Anyway, watch this space for new developments, and if anyone has the answers, on a postcard (or more digitally, in the comment box) please.

* Read Elisabeth Mahoney’s review of Pitch for The Guardian here
** And Peter Finch’s blog take on blown here

One Day I Will Be…

Awaiting image credit

Last month this year’s batch of new fine art graduates left their institutions for the last time, ready to start their lives as professional artists, or not. I wrote the following text as an accompanying essay for the UWIC Fine Art Degree show and thought that it might have something to say to other graduates, so I’ve updated the useful links and will happily add more if anyone wants to send me some.


At this time of year the art school trees are thick with pupating artists, preparing to fall off their twigs onto the hard ground of the outside world. Some will land gently, with just enough bounce to propel them up into the air again, stretch their new wings and take off. Others will fall harder, languish in the long grass for a while, then begin a cautious climb upwards, wings slowly unfurling. A very few will never recover from the drop and remain locked in their chrysalis. Such is the way of nature. So it is with the life of an artist.

————————

Task set:
1 > From the text on new fine art graduates, set down the passage starting with "One Day I Will Be…" and going on through "send me some.", word for word.
2 > Decide whether each statement below agrees with the text on new fine art graduates. Answer yes or no for each, and quote the words of the text that settle it.
(a) The essay was written to accompany the UWIC Fine Art Degree show.
(b) The graduates left their institutions last year.
(c) Most of the pupating artists never recover from the fall.

————————

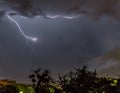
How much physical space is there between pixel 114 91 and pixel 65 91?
24.0 ft

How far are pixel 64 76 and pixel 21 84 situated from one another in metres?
24.9

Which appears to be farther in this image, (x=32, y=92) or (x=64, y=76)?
(x=32, y=92)

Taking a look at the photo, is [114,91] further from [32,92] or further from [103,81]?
[32,92]

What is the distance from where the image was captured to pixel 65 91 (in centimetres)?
5369

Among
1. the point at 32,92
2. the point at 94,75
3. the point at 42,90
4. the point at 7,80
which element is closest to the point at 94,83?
the point at 94,75

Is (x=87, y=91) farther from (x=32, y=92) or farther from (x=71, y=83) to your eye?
(x=32, y=92)

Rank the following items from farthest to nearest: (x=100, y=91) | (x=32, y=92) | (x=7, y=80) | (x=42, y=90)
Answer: (x=7, y=80), (x=32, y=92), (x=42, y=90), (x=100, y=91)

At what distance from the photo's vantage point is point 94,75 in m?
53.4

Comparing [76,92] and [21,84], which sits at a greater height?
[21,84]

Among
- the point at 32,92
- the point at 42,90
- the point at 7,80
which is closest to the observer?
the point at 42,90

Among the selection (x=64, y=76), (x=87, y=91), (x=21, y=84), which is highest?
(x=21, y=84)

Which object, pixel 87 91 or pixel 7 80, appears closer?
pixel 87 91

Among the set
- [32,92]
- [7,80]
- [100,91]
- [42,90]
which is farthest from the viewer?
[7,80]

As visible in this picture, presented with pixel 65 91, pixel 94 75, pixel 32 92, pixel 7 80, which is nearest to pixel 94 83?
pixel 94 75
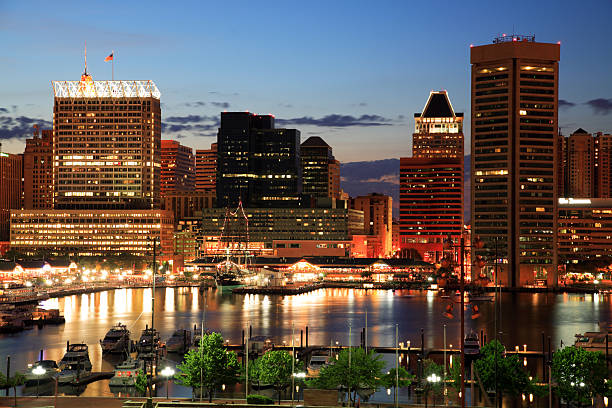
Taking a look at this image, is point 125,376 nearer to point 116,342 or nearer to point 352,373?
point 116,342

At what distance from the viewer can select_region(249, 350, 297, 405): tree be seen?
53.4 meters

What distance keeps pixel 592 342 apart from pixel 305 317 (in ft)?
136

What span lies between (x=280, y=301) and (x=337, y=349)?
7207 cm

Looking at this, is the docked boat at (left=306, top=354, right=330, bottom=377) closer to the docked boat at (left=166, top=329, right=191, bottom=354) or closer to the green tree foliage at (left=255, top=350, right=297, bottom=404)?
the green tree foliage at (left=255, top=350, right=297, bottom=404)

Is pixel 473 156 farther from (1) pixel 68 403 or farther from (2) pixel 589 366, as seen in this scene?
(1) pixel 68 403

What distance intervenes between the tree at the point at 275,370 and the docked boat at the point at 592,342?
34.4m

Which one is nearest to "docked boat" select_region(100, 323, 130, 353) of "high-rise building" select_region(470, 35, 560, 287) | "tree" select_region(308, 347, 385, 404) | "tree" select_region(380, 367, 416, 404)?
"tree" select_region(380, 367, 416, 404)

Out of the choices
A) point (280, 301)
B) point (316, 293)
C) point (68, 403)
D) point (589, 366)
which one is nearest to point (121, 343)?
point (68, 403)

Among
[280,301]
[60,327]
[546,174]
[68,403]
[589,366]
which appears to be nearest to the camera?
[68,403]

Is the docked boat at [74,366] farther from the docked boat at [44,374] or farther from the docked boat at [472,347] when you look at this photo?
the docked boat at [472,347]

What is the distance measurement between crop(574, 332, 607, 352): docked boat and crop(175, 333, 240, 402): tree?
40052mm

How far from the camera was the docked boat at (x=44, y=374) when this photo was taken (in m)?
60.7

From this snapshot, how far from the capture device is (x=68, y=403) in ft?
130

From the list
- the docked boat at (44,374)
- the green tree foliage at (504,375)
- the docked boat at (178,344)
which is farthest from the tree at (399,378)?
the docked boat at (178,344)
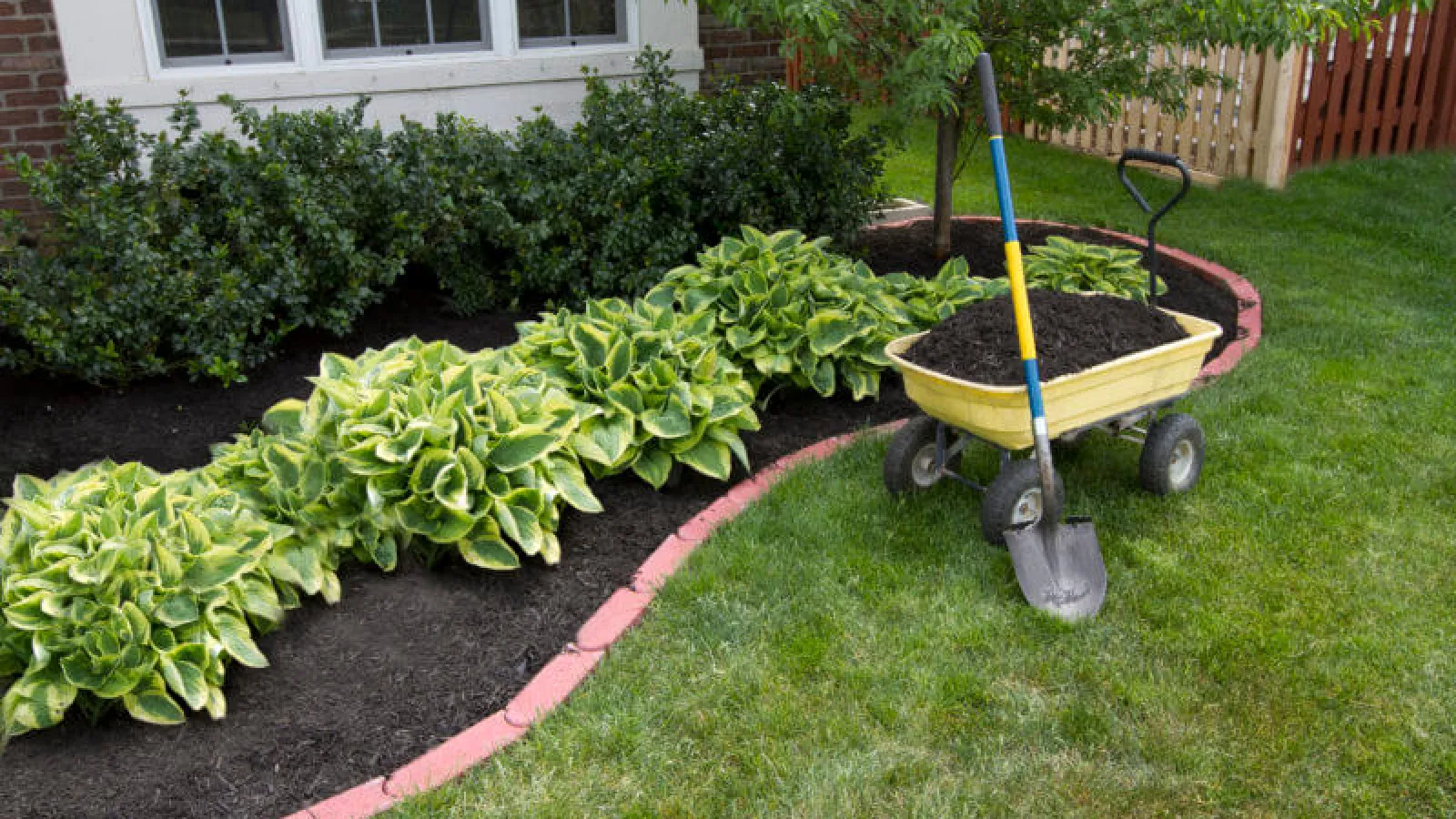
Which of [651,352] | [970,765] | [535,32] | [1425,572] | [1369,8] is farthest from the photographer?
[535,32]

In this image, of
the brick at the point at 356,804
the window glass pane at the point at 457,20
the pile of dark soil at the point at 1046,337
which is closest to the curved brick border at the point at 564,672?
the brick at the point at 356,804

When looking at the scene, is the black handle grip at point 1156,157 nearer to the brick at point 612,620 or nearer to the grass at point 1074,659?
the grass at point 1074,659

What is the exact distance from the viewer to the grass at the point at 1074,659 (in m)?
2.82

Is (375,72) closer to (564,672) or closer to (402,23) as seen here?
(402,23)

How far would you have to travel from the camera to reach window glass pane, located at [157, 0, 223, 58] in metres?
5.41

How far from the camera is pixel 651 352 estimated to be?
429 cm

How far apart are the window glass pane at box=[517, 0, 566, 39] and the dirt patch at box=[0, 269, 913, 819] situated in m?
2.70

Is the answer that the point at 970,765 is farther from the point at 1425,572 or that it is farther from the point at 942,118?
the point at 942,118

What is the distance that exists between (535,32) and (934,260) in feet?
8.26

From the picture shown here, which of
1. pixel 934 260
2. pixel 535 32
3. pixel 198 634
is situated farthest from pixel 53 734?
pixel 934 260

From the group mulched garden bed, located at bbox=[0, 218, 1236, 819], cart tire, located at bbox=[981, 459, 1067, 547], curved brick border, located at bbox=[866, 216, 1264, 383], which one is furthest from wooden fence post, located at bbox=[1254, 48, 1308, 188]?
cart tire, located at bbox=[981, 459, 1067, 547]

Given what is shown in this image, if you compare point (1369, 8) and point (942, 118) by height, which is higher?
point (1369, 8)

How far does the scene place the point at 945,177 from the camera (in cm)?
645

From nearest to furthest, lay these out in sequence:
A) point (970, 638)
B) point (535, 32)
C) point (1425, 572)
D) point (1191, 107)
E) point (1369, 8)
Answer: point (970, 638)
point (1425, 572)
point (1369, 8)
point (535, 32)
point (1191, 107)
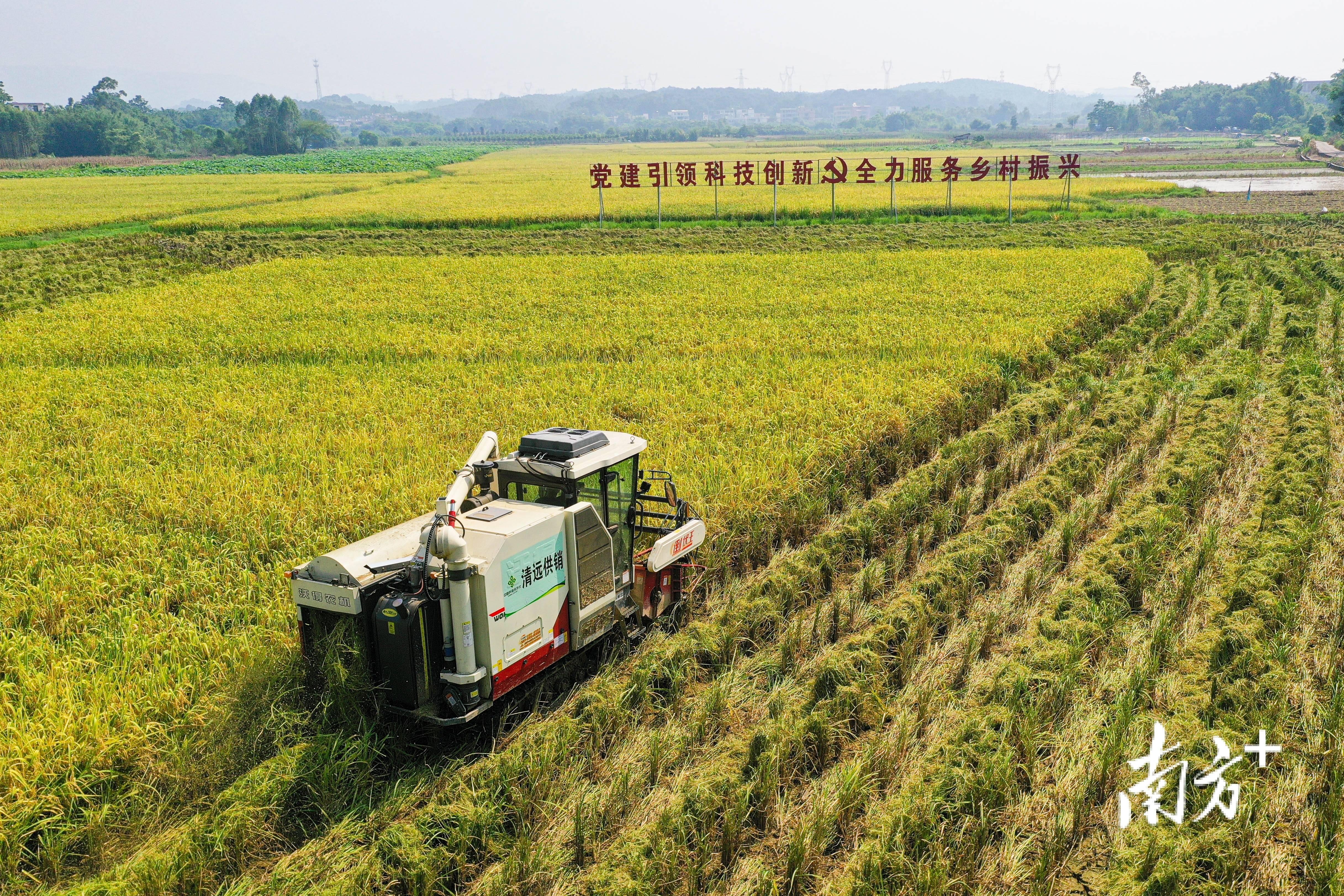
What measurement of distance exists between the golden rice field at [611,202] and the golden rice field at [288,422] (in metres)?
14.2

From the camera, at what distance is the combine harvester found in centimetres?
546

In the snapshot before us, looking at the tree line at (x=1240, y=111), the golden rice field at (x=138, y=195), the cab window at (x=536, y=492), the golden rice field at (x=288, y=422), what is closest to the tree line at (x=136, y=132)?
the golden rice field at (x=138, y=195)

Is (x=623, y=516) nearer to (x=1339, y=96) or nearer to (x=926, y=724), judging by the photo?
(x=926, y=724)

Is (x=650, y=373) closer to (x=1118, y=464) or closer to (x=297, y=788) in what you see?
(x=1118, y=464)

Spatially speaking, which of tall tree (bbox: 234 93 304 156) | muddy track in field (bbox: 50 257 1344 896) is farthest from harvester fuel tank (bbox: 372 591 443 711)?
tall tree (bbox: 234 93 304 156)

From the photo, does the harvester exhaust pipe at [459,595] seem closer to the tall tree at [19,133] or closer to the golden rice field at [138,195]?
the golden rice field at [138,195]

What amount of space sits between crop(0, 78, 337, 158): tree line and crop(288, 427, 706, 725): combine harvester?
12931cm

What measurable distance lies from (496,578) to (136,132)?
13587 cm

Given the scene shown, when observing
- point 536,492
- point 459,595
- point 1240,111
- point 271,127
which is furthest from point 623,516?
point 1240,111

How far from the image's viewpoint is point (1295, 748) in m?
5.64

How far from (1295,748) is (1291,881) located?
4.09ft

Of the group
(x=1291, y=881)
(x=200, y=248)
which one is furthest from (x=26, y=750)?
(x=200, y=248)

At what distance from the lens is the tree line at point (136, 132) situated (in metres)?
110

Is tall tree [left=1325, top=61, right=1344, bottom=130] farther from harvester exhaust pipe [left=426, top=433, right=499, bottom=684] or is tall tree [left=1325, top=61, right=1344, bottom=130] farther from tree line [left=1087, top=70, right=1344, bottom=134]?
harvester exhaust pipe [left=426, top=433, right=499, bottom=684]
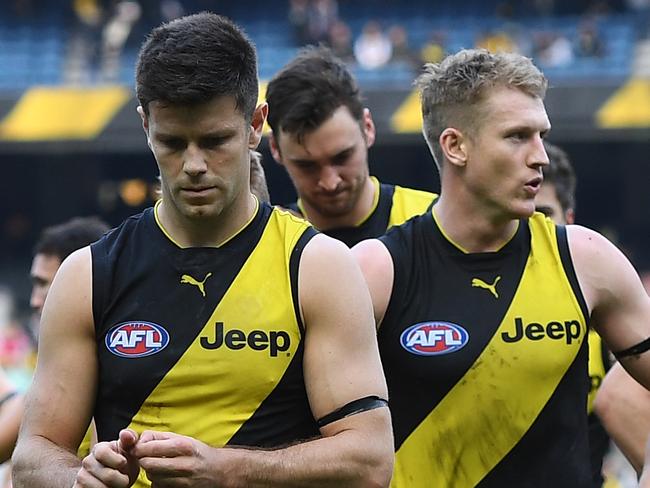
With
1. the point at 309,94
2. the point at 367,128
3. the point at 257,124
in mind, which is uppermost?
the point at 257,124

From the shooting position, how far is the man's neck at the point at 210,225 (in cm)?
381

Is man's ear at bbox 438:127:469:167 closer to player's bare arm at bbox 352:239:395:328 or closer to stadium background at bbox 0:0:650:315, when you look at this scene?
Result: player's bare arm at bbox 352:239:395:328

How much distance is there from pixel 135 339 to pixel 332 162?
2.00 metres

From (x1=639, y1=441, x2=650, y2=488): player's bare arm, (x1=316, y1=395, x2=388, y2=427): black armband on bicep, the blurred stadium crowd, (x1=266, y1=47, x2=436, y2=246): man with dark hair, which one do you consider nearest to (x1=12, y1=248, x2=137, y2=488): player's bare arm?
(x1=316, y1=395, x2=388, y2=427): black armband on bicep

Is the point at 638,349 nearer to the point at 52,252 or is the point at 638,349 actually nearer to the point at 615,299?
the point at 615,299

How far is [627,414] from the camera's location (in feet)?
16.3

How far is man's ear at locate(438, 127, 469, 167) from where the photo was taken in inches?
181

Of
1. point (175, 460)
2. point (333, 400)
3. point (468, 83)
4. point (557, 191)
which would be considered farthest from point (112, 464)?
point (557, 191)

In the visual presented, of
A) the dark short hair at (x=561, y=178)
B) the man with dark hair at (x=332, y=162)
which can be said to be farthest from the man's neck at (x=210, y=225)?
the dark short hair at (x=561, y=178)

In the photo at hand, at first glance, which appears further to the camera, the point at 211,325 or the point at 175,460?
the point at 211,325

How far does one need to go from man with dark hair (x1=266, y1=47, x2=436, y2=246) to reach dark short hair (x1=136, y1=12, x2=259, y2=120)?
5.85 ft

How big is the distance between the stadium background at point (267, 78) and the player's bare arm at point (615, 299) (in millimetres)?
14941

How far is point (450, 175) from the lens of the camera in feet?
15.3

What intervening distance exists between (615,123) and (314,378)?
648 inches
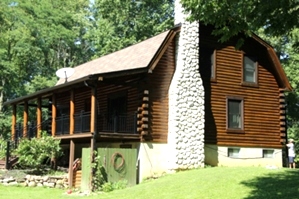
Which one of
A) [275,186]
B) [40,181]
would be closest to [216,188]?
[275,186]

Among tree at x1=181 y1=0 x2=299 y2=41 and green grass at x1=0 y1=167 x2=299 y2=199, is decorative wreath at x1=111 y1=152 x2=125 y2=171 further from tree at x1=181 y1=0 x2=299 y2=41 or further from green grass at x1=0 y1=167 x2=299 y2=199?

————————

Full answers:
1 >
One Day I Will Be…

Awaiting image credit

Last month this year’s batch of new fine art graduates left their institutions for the last time, ready to start their lives as professional artists, or not. I wrote the following text as an accompanying essay for the UWIC Fine Art Degree show and thought that it might have something to say to other graduates, so I’ve updated the useful links and will happily add more if anyone wants to send me some.

2 >
(a) Yes: "I wrote the following text as an accompanying essay for the UWIC Fine Art Degree show"
(b) No: "Last month this year’s batch of new fine art graduates left their institutions for the last time"
(c) No: "A very few will never recover from the drop and remain locked in their chrysalis."